Transcriptions done by robots in Descript app (they are getting better but not yet perfect)

The last question, came from Sally, at a recent conference called PauseFest. she asked me what work, what work do I like doing? which is a great question. had a really good discussion about the different work that people do. I dove on this topic with Sally. I guess from, from my point of view, I think it, part of my DNA. My dad was, was a teacher for many, many years. I think I have some of his, his genes. obviously. but obvi, So I liked the teaching component. So I like, running workshops and walk walking people through the Digital To Dollars process, or, you know, whether that's in a small group or whether it's online in a webinar or if it's in a large group at a, at a, at a conference, like say where I, where I did a Digital To Dollars workshop with 300 people.
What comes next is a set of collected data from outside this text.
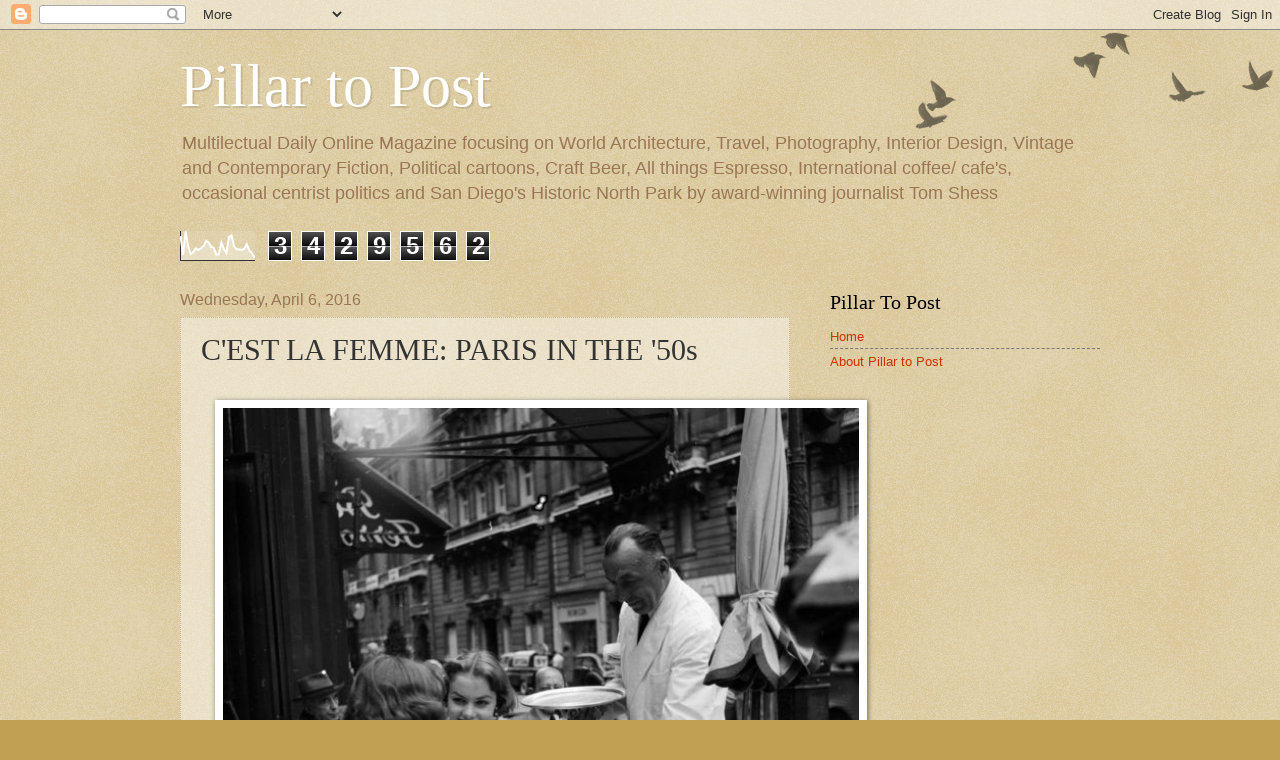

--- FILE ---
content_type: text/html; charset=UTF-8
request_url: https://www.pillartopost.org/b/stats?style=WHITE_TRANSPARENT&timeRange=ALL_TIME&token=APq4FmBG1wNHabfPHA5HbobhbCuQD95GoMAvwbqjkK8oR0SLsSgGT8tT6ZYQVNbYDChzJUs5j_KJMT1lyodVkT4-Cdr2Vtok2A
body_size: 47
content:
{"total":3429562,"sparklineOptions":{"backgroundColor":{"fillOpacity":0.1,"fill":"#ffffff"},"series":[{"areaOpacity":0.3,"color":"#fff"}]},"sparklineData":[[0,84],[1,19],[2,100],[3,49],[4,22],[5,29],[6,42],[7,36],[8,42],[9,50],[10,68],[11,62],[12,47],[13,44],[14,21],[15,21],[16,61],[17,39],[18,26],[19,81],[20,87],[21,49],[22,39],[23,38],[24,37],[25,40],[26,56],[27,34],[28,26],[29,9]],"nextTickMs":100000}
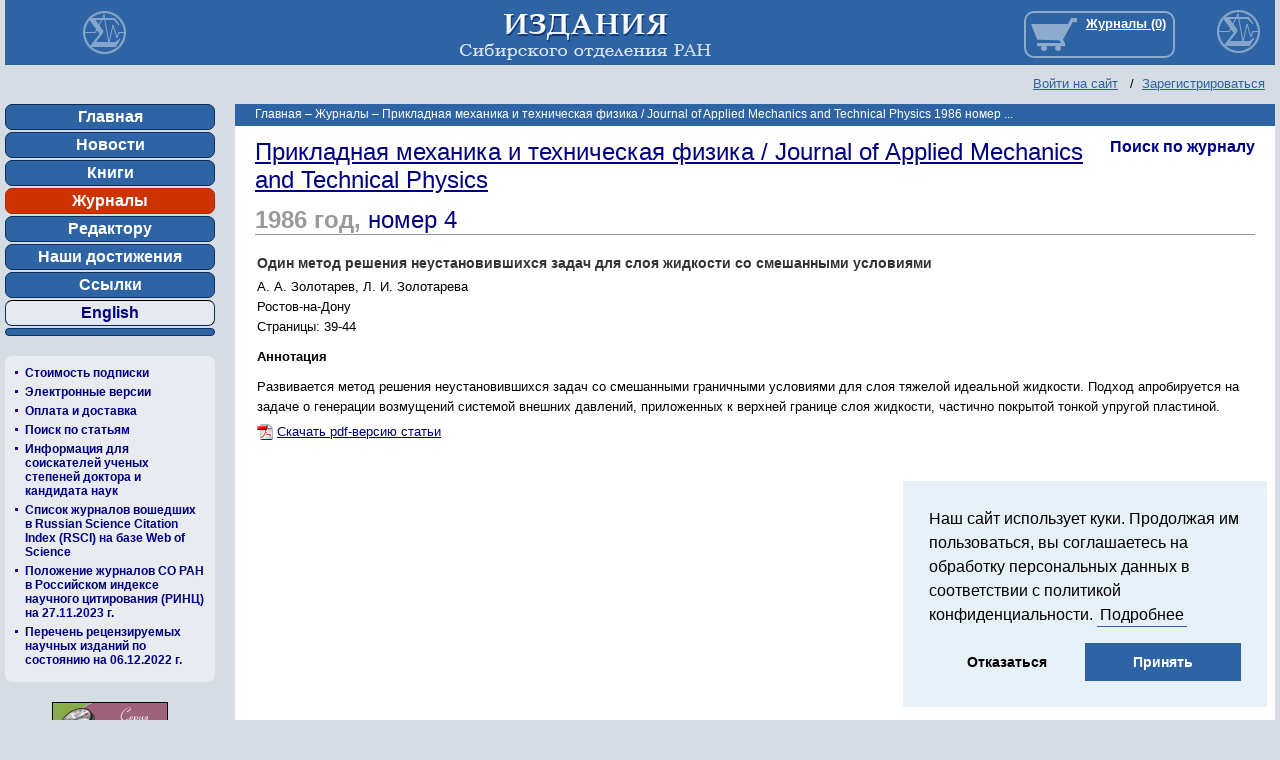

--- FILE ---
content_type: application/javascript
request_url: https://sibran.ru/bitrix/templates/promsoft/ps_lib/cookieAction.js
body_size: 609
content:
(function () {
    var cookieAction = function () {
        var cookieWrap = document.querySelector('[data-component="cookie-wrapper"]');
        var cookieBtn = document.querySelectorAll('[data-component="cookie-close"]');

        if (cookieWrap && cookieBtn) {
            for (var i = 0; i < cookieBtn.length; i++) {
                cookieBtn[i].addEventListener('click', function () {
                    cookieWrap.classList.add('is-hidden');
                    let cookieName = 'COOKIY_INFO_AGREE_1';
                    Cookies.set(cookieName, 'Y', {expires: 60 * 60 * 24 * 3});
                })
            }
        }
    };

    window.addEventListener('load', function () {
        cookieAction();
    });
})();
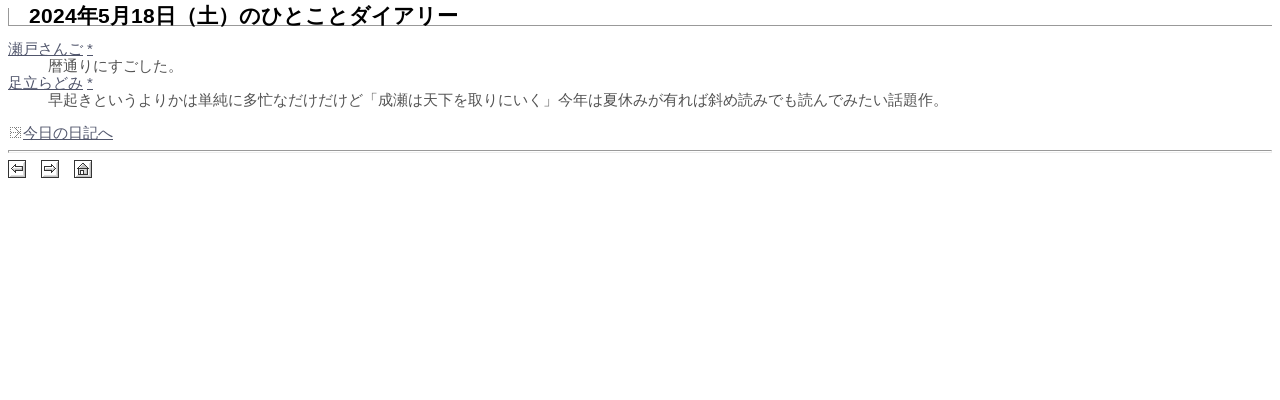

--- FILE ---
content_type: text/html; charset=UTF-8
request_url: https://po-m.com/forum/diary.php?qdate=2024-05-18
body_size: 690
content:
<html>

<head>
<meta http-equiv="Content-Type" content="text/html; charset=UTF-8">
<meta http-equiv="Content-Language" content="ja">
<link rel="stylesheet" type="text/css" href="forum.css">
<title>ひとことダイアリー2024-05-18</title>
</head>
<body>
<div class="doctitle">2024年5月18日（土）のひとことダイアリー</div><dl><dt><a href="./diary.php?qhid=12704" title="瀬戸さんごさんのひとことダイアリー">瀬戸さんご</a> <a href="./myframe.php?hid=12704" target="_top" title="瀬戸さんごさんのプロフィール">*</a></dt><dd>暦通りにすごした。</dd><dt><a href="./diary.php?qhid=11947" title="足立らどみさんのひとことダイアリー">足立らどみ</a> <a href="./myframe.php?hid=11947" target="_top" title="足立らどみさんのプロフィール">*</a></dt><dd>早起きというよりかは単純に多忙なだけだけど「成瀬は天下を取りにいく」今年は夏休みが有れば斜め読みでも読んでみたい話題作。</dd></dl><a href="./diary.php"><img src="./img/arrow.gif" border=0>今日の日記へ</a><br><hr><a href=./diary.php?qdate=2024-05-17><img src="./img/rew.gif" border=0 alt="前日"></a>　<a href=./diary.php?qdate=2024-05-19><img src="./img/next.gif" border=0 alt="翌日"></a>　<a href="./" target="_top"><img src="./img/home.gif" border=0></a></body>
</html>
I really enjoy that. I enjoy going up on stage. I enjoy speaking, or moderating. so if anyone's got a conference, or wants to speak, or on all things digital and fan engagement and opportunities in the space, I've got a few different keynotes and that space. I really do enjoy, speaking. So mostly this is that piece of what I'm doing. Those doing those workshops. And helping people in that training piece. but then when I'm talking about like, like client work and those kinds of, workshops that we do, some of the ones that I like the best are diving in on, on your content pillars and what you want to do. And then how you go about doing it. so helping unlock some really cool creative ideas. I don't necessarily have to be the one that comes up with the idea. As long as the room comes up with the idea, I get a massive buzz out of it. and then what I like to do with those ideas is then bring that commercial lanes and that data lense to it to go, that's a really cool idea. This is how we pitch it to commercial. This is how we pitch it to the ticketing and membership folk. He's, Hey, you get multiple outcomes out of the cool idea. so you're not just content the contents like, so I really enjoy when I'm out there doing those. Those workshops or on calls with clients, sort of diving in on what can we do next that will impress everybody but mainly impress our fans. but also. widening the scope for the commercial half of the content team to make sure that there's some real commercial value coming out of it. So thank you very much. Sally or I did hit on a few of the same beats there of our conversation at PauseFest , thank you very much.